Supplied data:
· · · ·

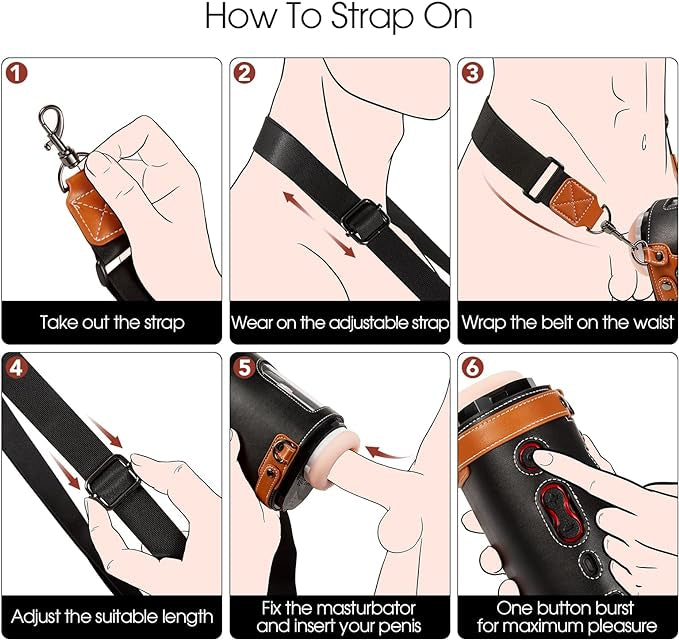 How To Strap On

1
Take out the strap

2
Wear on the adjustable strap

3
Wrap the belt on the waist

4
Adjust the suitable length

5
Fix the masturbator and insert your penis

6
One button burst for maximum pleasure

· · · ·

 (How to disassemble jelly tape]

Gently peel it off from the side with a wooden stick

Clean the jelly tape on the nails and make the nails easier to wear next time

· · · ·

Task: From the material above, copy out every line bearing the string "tape".

Solution:
 (How to disassemble jelly tape]
Clean the jelly tape on the nails and make the nails easier to wear next time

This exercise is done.